### Set exercise 1
In the records, rewrite the lines from the one holding "Which of these" through the end of the records, inclusive, replacing "camera" with "viewer" and changing nothing else. Leave the pictures out of your answer.

━━ Source extract ━━

The comedian last week teased a new apparel and accessories collection, Smile Parade, on Twitter that he’s promoting through a Kickstarter campaign. The business offers T-shirts, hoodies and hats — featuring cartoon characters created by Thompson’s artist friends.

“I love comfy clothes and I like cool art, so I got a buddy of mine, Michael Mosley, to design me some cool new characters: We have a whole cavalcade of characters that are ready to be placed on hats and shirts,” he says on the video promoting the line. “Putting out some cool new threads for you guys makes us smile and we think it’s going to make you smile, too.”

During a chat in the Flatiron District here, where he willingly mugs for the camera and embraces his fans — “I’m very approachable,” he says with his trademark “What’s Up With That” dry wit — Thompson says the whole idea behind the line is to promote artists and put them to work “so they can receive proceeds directly from the pieces of their art that are selling.” Calling it a “Comic-Con version” of a business plan, Thompson hopes to build a community where “fans can come and participate in something from the ground up. Hopefully it’ll turn into something: a property of this incubated artistic community. That’s the goal.”

━━━
━━ Data supplied ━━

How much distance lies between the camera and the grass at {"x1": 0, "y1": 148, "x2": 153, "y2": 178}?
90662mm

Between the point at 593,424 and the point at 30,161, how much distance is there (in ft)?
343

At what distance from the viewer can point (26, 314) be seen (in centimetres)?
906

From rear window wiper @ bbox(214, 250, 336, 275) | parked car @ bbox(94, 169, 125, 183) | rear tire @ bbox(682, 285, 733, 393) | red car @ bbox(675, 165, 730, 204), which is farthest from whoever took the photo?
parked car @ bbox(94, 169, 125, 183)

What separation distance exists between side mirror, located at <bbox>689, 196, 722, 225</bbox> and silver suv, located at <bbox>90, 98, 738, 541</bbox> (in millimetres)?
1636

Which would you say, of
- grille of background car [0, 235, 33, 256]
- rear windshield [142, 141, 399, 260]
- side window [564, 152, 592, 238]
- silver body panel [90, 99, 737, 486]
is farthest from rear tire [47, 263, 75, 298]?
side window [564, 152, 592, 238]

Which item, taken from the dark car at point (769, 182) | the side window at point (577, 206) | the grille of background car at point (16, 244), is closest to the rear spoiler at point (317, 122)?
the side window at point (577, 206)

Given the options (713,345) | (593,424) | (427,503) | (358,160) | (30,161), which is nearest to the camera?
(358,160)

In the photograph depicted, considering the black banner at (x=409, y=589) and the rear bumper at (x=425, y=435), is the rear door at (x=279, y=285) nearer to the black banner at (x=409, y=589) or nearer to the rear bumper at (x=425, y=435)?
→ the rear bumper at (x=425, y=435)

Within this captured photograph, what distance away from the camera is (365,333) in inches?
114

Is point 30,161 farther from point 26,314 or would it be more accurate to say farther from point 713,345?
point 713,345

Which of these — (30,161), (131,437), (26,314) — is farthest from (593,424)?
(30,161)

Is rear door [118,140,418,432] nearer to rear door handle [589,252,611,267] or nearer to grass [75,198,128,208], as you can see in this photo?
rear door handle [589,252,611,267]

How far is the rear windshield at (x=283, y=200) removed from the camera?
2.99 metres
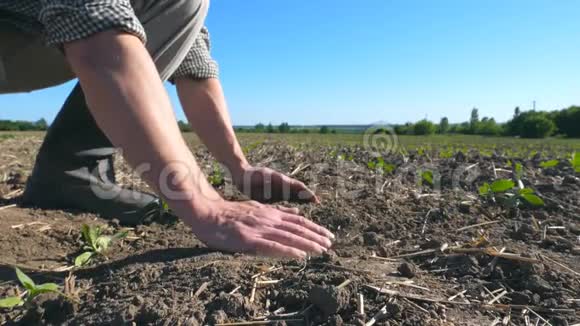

━━━

### Set exercise 2
Print the part of the article on the comedian's apparel line between "The comedian last" and "Thompson’s artist friends.", inclusive, word for word.

### Complete answer 1
Which of these — (30,161), (131,437), (26,314) — is farthest from (593,424)?
(30,161)

Is rear door [118,140,418,432] nearer to rear door handle [589,252,611,267] or nearer to grass [75,198,128,208], as you can see in this photo?
rear door handle [589,252,611,267]

How far is the rear windshield at (x=283, y=200) removed from the viewer?
2.99 metres

### Complete answer 2
The comedian last week teased a new apparel and accessories collection, Smile Parade, on Twitter that he’s promoting through a Kickstarter campaign. The business offers T-shirts, hoodies and hats — featuring cartoon characters created by Thompson’s artist friends.